Turns out, Tavish is a fishing wunderkind. He caught one fish after another until his arms were tired. He even had a huge halibut on the line–so big that it pulled the boat along with it. The captain couldn’t stop talking about that halibut, even though we hadn’t caught it, or even seen it and none of us even know what a halibut is anyway.
Toby caught the biggest fish–a 15 pound arctic cod. I caught one that was a bit smaller, but Guy had to reel it in for me because it takes a long time to reel in a fish from 30 meters of deep dark sea. I couldn’t take the suspense waiting to see what was on the end of the line, and I handed him my pole. CATCHING ACTUAL FISH: + 1 point
11. The captain deftly gutted and filleted both fish, then threw the guts and skin to the waiting seagull. He put the remains in a yellow plastic Bonus shopping bag, and handed it to Guy, who looked surprised.
“I don’t think we should cook fish in the hostel’s kitchen,” I said. “People might not like the smell.”
“Put it in your cooler and cook it tomorrow,” suggested the captain, who was in a hurry to get to his second job. “It’s easier to cook the second day, anyway.” POTENTIALLY EATING THE FISH WE CAUGHT FOR DINNER: +1 point
12. We don’t have a cooler in the back of our SAD car. Obviously, if we don’t have the utensils required to spread peanut butter on bread, we don’t have a cooler to transport mounds of raw fish.
“Why did we go fishing if we didn’t want any fish?” asked Tavish, who might-should be renamed Cassandra, and we all know what happened to her.
By this time, it was after 7:00 and the only grocery store in town was closed. We drove around looking for a mini-mart or some kind of 7-11, because every American knows that eventually if you drive long enough you will find a 7-11. But we didn’t, because duh we aren’t in America.
Instead, we passed a little campground.
“Pull in here,” I told Guy. “Camping people need supplies.”
I walked into the reception building and asked the bored blond woman behind a counter if any stores were still open. She said of course not, it was Saturday night.
I explained our predicament. We’d caught some fish, but we didn’t have any tin foil and we were afraid it would start to smell. We didn’t think we would actually catch any fish, so we were totally unprepared. I didn’t mention that we weren’t staying at her campground.
She pulled a box of foil out of a drawer and handed it to me.
I tried to pay for it, but she insisted I take the entire package. I raced back to the car, waving the box in sheepish triumph.

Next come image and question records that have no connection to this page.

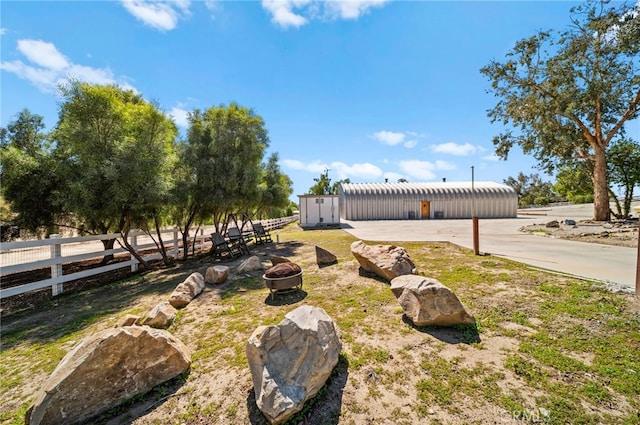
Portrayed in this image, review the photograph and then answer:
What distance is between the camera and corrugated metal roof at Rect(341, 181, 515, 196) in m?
29.5

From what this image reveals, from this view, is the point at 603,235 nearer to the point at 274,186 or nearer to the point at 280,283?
the point at 280,283

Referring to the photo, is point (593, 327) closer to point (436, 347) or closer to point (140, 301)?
point (436, 347)

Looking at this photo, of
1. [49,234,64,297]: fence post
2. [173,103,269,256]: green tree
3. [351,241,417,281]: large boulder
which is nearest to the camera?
[351,241,417,281]: large boulder

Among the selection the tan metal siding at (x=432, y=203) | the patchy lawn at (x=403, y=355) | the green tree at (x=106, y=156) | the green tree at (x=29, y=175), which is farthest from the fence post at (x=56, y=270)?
the tan metal siding at (x=432, y=203)

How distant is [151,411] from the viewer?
2371 millimetres

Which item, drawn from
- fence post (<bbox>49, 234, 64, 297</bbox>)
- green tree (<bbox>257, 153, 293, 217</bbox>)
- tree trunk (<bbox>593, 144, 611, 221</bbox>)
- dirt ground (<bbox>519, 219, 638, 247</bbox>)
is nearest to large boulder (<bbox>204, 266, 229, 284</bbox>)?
fence post (<bbox>49, 234, 64, 297</bbox>)

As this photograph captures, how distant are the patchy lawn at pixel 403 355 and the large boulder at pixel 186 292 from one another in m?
0.18

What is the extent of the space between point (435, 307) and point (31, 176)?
31.6 ft

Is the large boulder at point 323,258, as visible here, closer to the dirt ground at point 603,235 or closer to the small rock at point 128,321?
the small rock at point 128,321

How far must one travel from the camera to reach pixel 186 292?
4.96m

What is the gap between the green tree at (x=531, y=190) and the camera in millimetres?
47978

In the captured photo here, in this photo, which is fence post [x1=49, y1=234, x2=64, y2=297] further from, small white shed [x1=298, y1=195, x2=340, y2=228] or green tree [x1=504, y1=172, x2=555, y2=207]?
green tree [x1=504, y1=172, x2=555, y2=207]

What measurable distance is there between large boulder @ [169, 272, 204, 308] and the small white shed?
16116 mm

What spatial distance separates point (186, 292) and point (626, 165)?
2677 centimetres
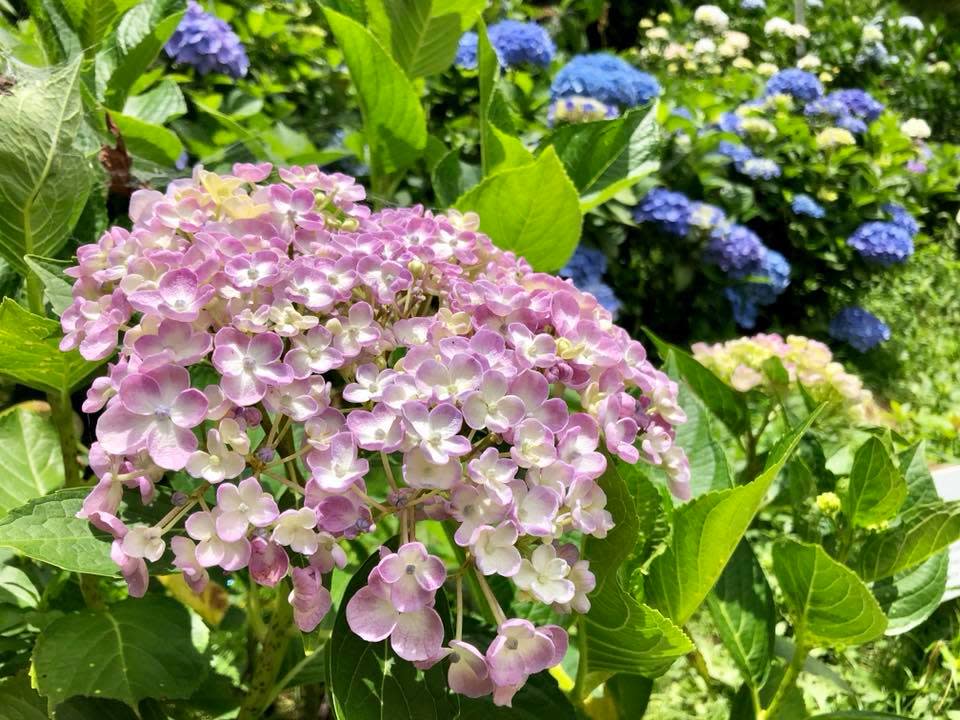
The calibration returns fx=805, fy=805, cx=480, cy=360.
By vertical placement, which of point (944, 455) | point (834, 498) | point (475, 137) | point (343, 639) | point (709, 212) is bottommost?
point (944, 455)

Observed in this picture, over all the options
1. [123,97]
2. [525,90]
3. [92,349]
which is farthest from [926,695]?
[525,90]

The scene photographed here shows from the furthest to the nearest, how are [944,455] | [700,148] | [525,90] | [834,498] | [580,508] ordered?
[700,148] < [525,90] < [944,455] < [834,498] < [580,508]

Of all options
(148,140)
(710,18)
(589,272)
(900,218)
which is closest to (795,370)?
(148,140)

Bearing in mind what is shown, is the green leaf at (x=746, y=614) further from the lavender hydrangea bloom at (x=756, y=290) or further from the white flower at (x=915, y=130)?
the white flower at (x=915, y=130)

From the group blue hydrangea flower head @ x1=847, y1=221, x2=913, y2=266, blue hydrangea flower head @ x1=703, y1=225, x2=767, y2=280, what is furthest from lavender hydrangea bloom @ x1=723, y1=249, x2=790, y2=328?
blue hydrangea flower head @ x1=847, y1=221, x2=913, y2=266

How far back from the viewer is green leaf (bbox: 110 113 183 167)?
0.98 m

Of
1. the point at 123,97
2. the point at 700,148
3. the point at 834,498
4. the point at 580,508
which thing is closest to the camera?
the point at 580,508

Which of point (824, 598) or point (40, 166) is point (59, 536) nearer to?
point (40, 166)

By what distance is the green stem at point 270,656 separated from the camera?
2.41ft

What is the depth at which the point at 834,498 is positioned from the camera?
93 cm

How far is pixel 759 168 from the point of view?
9.47ft

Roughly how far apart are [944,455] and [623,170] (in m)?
1.68

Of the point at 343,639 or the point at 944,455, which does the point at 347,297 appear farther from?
the point at 944,455

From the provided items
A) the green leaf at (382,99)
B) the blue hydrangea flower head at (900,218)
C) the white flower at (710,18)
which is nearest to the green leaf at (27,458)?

In the hostel parking lot we emptied groceries out of every plastic back we could find, and swathed the fish in foil and cheap shopping bags until it looked like a rotiserrie chicken, then smuggled it into the hostel refrigerator. FREE BOX OF TIN FOIL: +1 point
13. After we stashed the fish, we went back down the wharf and bought three $18.00 baskets of fish and chips from the food cart for dinner. It was delicious. A GREAT DAY WITH MY FAMILY: +100 points.